Background. Nurse consultants were introduced in the UK in 2000. Their purpose was to achieve better outcomes for patients and strengthen leadership. Nursing research identifies leadership as a key element of the role, with postholders adopting transformational leadership approaches. Research from the fields of sociology and psychology identifies difficulties in formulating a coherent theory of leadership, arguing for better understanding of leadership processes.
Methods. This paper draws on 31 semi-structured interviews with four nurse consultants who were interviewed twice over six to nine months and 23 other ‘stakeholders’ who worked with them.
Results. Varied leadership activity at ward, NHS Trust and strategic levels was identified. Postholders used approaches that resonated with the attributes of transformational leadership. Leadership processes included developing a vision for the service, acting as mediator and champion, and exerting control over complex change initiatives. Techniques of leadership included taking a ‘softly softly’ approach, pacing change initiatives and arguing assertively with those in senior positions.

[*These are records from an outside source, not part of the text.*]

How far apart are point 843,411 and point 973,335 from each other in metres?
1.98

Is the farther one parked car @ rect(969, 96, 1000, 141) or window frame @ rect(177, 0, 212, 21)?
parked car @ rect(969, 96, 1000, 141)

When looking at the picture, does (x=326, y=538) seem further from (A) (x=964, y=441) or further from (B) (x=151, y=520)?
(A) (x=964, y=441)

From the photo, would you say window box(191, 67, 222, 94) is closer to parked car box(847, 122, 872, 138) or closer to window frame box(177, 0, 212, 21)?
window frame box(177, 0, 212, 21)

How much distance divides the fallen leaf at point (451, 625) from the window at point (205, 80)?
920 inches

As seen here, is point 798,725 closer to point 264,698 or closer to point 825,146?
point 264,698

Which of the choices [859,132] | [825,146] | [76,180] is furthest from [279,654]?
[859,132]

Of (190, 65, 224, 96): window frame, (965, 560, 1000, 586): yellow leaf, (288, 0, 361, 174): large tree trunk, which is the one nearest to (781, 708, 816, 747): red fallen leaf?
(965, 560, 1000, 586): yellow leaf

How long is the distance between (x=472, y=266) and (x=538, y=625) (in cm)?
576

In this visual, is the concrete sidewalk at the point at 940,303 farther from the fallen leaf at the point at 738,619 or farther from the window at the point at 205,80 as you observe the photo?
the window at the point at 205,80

Interview findings also identified the level of preparation that was required to meet the remit of the posts, highlighting the importance of interpersonal skills and intellectual effort in achieving outcomes.

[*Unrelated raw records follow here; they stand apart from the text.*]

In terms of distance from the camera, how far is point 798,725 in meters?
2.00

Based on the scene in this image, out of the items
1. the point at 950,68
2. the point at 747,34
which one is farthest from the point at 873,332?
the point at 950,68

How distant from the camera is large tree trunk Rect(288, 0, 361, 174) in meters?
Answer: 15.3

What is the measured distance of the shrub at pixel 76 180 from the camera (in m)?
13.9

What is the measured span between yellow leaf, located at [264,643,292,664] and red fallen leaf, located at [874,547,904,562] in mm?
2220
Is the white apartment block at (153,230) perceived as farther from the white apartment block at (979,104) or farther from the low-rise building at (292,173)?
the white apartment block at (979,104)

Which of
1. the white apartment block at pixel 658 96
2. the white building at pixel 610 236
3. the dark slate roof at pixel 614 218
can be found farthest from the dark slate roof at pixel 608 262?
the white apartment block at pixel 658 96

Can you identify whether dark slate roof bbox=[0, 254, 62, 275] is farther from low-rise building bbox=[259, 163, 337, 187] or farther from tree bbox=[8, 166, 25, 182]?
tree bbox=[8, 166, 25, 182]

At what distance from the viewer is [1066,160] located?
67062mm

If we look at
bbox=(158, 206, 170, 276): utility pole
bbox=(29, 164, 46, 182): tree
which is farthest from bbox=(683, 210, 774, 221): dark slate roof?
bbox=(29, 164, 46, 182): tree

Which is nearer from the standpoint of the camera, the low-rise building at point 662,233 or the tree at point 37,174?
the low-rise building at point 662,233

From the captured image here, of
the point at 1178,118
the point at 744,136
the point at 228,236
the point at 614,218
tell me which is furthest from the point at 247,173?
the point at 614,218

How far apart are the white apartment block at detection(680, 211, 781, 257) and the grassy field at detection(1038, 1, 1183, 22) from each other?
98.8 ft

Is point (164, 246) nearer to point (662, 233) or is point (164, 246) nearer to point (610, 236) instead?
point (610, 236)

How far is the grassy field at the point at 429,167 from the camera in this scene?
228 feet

Conclusions. Nurse consultants require considerable technical expertise, cognitive and interpersonal skills, and the ability to take risks. The data suggest that the leadership attributes required are transformational in nature but that they also exceed those identified in much of the literature. These posts require appropriate support if they are to be sustainable.
Relevance to clinical practice. This paper adds to our understanding of the complexity of the nurse consultant role and highlights the challenge of providing appropriate professional development for postholders.